Laura Skaggs Dulin (M.S. Marriage & Family Therapy) in an open letter to the saints: “When a Gay Person Shows Up at Church” described the life choices facing gay Mormons “1) If a gay/ssa Mormon marries a person of the opposite sex, we are statistically at least twice as likely as our peers to divorce. 2) If a gay/ssa Mormon marries someone of the same sex, we are now officially identified in LDS policy as an apostate of The Church of Jesus Christ and all that comes with it. 3) If we remain single and celibate, the largest study of LGBT/Same sex attracted Mormons found that on average, we have the same life quality scores as someone with the chronic autoimmune disease, lupus. So summarizing that all together we get: Divorce, Apostate, Lupus — That is what gay/ssa Mormons are presently up against and obviously it’s discouraging to say the least.”
She also discusses ways for us to be more understanding and empathetic.
Finally, a brief anecdote from an acquantence.
“When I was 20, I attempted suicide. I was saved by my own incompetence as the medications I took had expired without my realizing it and were therefore less potent. By the time I decided to go to a hospital it was too late for me to be treated. All they could do was monitor my condition. I faced dying a slow, agonizing death over a week or two as my liver shut down and toxins built up in my blood. Luckily, since the medication was expired and my body was so proactive about removing the toxins in other ways (barf city), I am okay. I had a lot of reasons for doing what I did, but my sexuality and my feeling like there was no hope for me was one of them. I went to a bleeping arts high school. I had gay friends and I knew supportive adults. I still felt like there was no way out. Why can’t we understand that we give these kids no way out? Why do we keep letting them die?”
Update 7.2016: This month, CNN highlighted a Mormon young adult who committed suicide. His family gave CNN the young man’s internet history, profile, and communications to help paint a more full picture of what the final days are like.
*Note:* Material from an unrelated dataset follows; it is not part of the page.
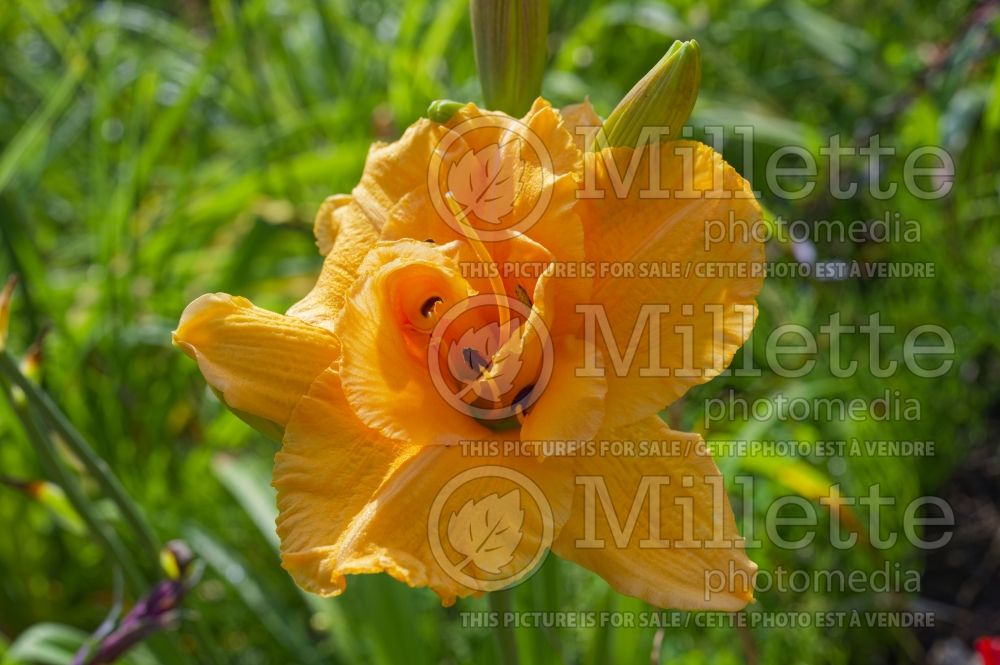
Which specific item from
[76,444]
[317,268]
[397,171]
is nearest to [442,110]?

I think the mother is right, in that it was the loneliness and isolation that was at the root of her son’s death. I ask where that isolation came from? Why did he not feel it in his church and community? What can we do, as members to help others feel included, loved, needed, important, and accepted. How can we better say they are not alone?
“This information was never solicited. There were no surveys or research. No one thought to collect this information as a tool to attack the LDS Church. As early as November, relatives of suicide victims began reaching out in grief to various Mama Dragons. At first it was one. Then it was two. And then it was five. And then it was a dozen. And then it was so many that the question was finally raised, “How many has it been?” So they just started gathering all the names together.
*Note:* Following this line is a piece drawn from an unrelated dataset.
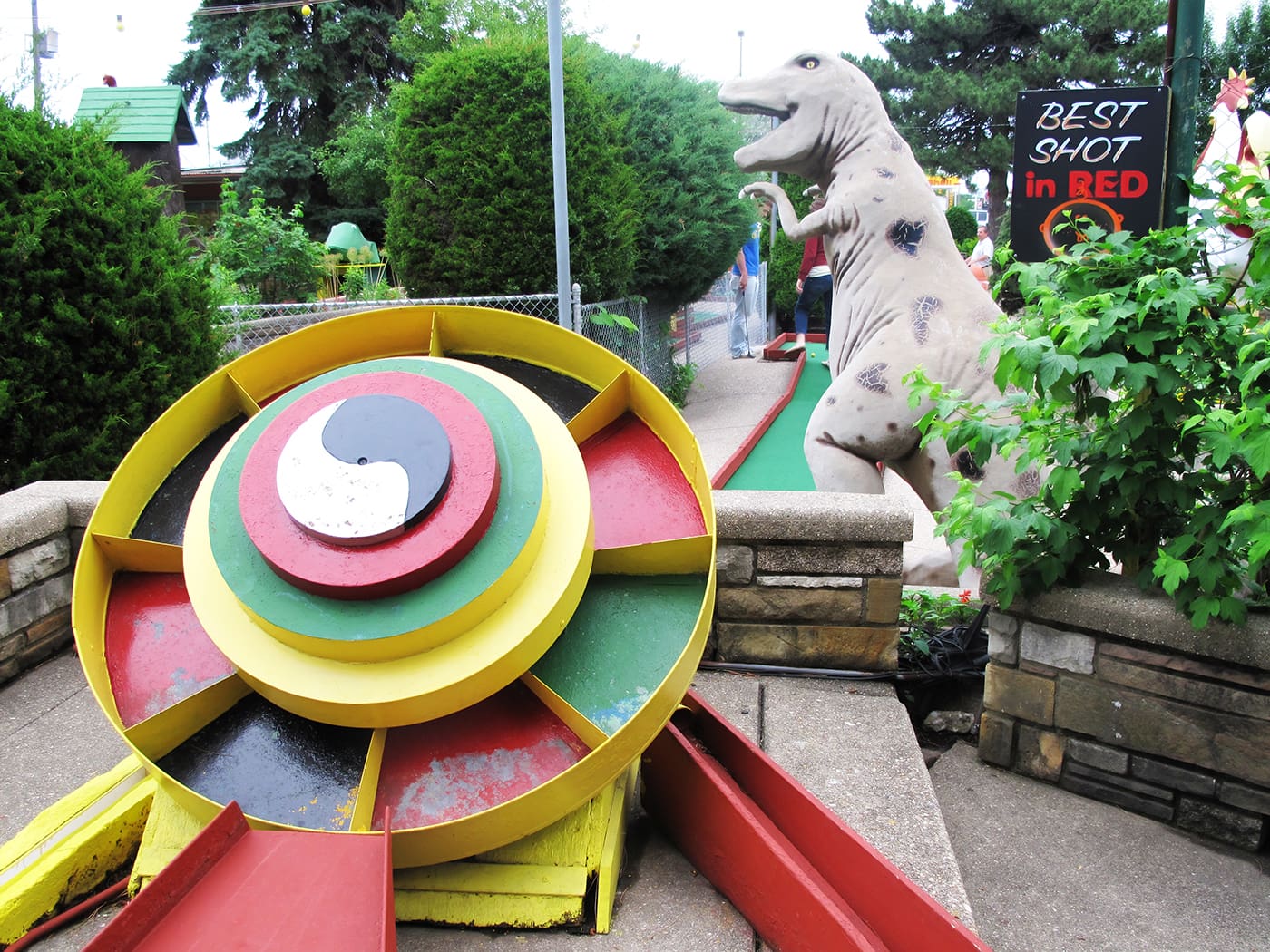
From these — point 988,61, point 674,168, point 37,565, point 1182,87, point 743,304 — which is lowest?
point 37,565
So this information is self-reported by grieving family members. Verifying this information is also complicate by multiple factors:
1) Most reports were from immediate family but often not the parents.
2) Many times the parents were not aware of or in denial of the sexual orientation of their children. And it is a common Mormon belief that people aren’t gay in heaven so their child is no longer gay.
3) Because of shame, other families will hide that their child was LGBT.
4) These are self-reported by people reaching out in grief for support, so we are not hiring investigators to verify.
5) There are many circumstances in which accidents or drug overdoses of legal or illegal drugs are not reported as suicides.”